Das palavras em público
Eu até tenho algum gosto em fazer apresentações orais, mas as vésperas são um pesadelo, a antecipação e os nervos tiram-me a força das pernas. Quando as palavras começam a fluir então sim, a coisa torna-se mais fácil e o meu corpo recompõe-se.
Das inércias
A protecção almofadada dos meus auriculares caiu há uns meses sabe Deus para onde, dos dois lado como se não bastasse perdê-la de um. Desde então falo ao telemóvel com dois pedaços de metal de arestas finas enfiados nos ouvidos, claro está que passo a vida a queixar-me porque dói, porque arranha, porque devia comprar uns novos. Mas quando é para comprar tecnologias e electrónicas há uma inércia em mim que só ao empurrão para dentro da Worten.
Das meias estações
Enquanto meio mundo anda já de t-shirt e pele à vista, eu continuo fiel às minhas camisolas de malha. Tenho sangue de lagarto, ou está um sol aberto para me aquecer, ou tenho de me fiar nas lãs.
Das liberdades
O meu cabelo é claramente a coisa mais pós-vinte-e-cinco-de-Abril que existe em mim, liberdade de expressão não lhe falta, e recusa-se a ser oprimido por pranchas e secadores.
Dos passeios fotográficos
O Biscoito adora fotografar. Não faz parte da categoria amadora que anda de máquina canhão em punho e que lê revistas de fotografia para aperfeiçoar a técnica virgem, confia apenas na lente do telemóvel e em pura intuição, mas sim, adora gravar em forma de puxeis as paisagens e os detalhes que encontra pelo caminho. E eu deixei-me contagiar. Aos poucos, fui partilhando o gosto de encontrar a beleza nos pequenos veios de uma pétala jovem, no espectro de cores e contrastes do corpo de um pavão, na luz fogosa do sol quando se põe tímido atrás das nuvens, como uma criança que se esconde atrás da saia da mãe quando abordada por desconhecidos. Agora também eu adoro fotografar. E como sou daquelas pessoas que gosta de saber que ainda pode descobrir novos interesses, adoro duplamente adorar fotografar.
Das limpezas por fazer
Estou constantemente a queixar-me que o meu carro está sujo, mas parece que não é o suficiente para vencer a inércia para o limpar. Dramas diários de uma Biscoita preguiçosa.
Descontos e poupanças
Se há coisa mais maravilhosa nesta vida é ir ao cinema com um cartão NOS, até parece que voltei aos anos do cinema a quatro euros.
Desejos futuros
Como diz a mãe-biscoita, ainda só tenho dinheiro para comprar um carrinho de linhas, mas digam lá que este menino não é uma beleza de investimento.
Notas mentais
Cara Biscoita,
Por favor controla esse vicio do café, eu sei que consegues.
Muito agradecida,
A tua saúde
Dos ossos gelados
Agora sempre que visto o pijama sinto-me um bebé de três meses afogado em roupa para não se constipar com os invernos da rua.
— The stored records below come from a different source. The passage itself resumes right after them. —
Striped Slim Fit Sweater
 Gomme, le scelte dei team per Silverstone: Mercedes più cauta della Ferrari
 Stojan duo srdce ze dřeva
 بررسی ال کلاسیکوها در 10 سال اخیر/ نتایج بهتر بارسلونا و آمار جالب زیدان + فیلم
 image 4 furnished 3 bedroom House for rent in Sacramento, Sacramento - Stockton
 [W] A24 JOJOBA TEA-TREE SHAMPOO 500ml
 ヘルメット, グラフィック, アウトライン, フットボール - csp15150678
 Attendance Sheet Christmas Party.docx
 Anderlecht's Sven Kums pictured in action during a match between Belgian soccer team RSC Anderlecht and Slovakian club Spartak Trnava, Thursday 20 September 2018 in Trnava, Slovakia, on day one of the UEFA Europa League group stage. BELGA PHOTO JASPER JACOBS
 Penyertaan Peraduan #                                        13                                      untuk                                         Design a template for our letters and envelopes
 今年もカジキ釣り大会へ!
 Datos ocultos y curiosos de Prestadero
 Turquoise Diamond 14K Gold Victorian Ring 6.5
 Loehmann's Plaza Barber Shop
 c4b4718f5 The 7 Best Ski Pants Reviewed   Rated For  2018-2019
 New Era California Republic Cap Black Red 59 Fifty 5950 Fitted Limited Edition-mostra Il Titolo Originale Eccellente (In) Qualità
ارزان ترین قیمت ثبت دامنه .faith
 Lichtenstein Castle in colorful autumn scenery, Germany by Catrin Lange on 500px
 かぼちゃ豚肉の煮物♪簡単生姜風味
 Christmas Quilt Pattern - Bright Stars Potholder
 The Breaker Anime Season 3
Uma t-shirt, uma sweat com carapuço, um casaco de desporto, umas calças com pêlo, dois pares de meias e umas pantufas, mais a manta que uso para andar por casa. Céus, eu tolero mesmo mal o frio.
Dos tempos livres
Sempre fui menina de ler durante as férias de verão e mudar para séries em período de aulas, mas séries em modo patrão, que todas as sextas lá estava eu sem falta a tirar o episódio semanal de modern family, the big bang theory, perception, hannibal, the middle, parks and rec e uma ou outra que me apetecesse eventualmente. Isto porque depois de um dia de aulas os meus olhos e o meu cérebro pediam descanso de páginas e letras, claro que com isto o meu ritmo de leitura abrandava e se há coisa que me faz alergia é ler livros a conta gotas. Preciso de ver a história avançar dia após dia, as personagens mostrarem-se hora após hora, ou vivo num mundo paralelo ao ritmo a que vivo neste ou não me serve ter um livro nas mãos. Desta vez estou do avesso e não sei porquê, perdi-me das séries, ou do vício nelas pelo menos, espreito o que aparece na televisão, aqui ou ali, ahh mas o papel preciso-o sempre comigo, esse irmão siamês que não separado dos meus contornos.
Dos aconchegos para a alma
Uma caneca bem quente de café com leite de soja, fogo de artificio por todas as veias.
Das engordas
Hoje, assim à lá balofa, comi em três horas todo o chocolate que normalmente como num ano, a modos que dois mil e quinze já tem o plafond de cacau saldado.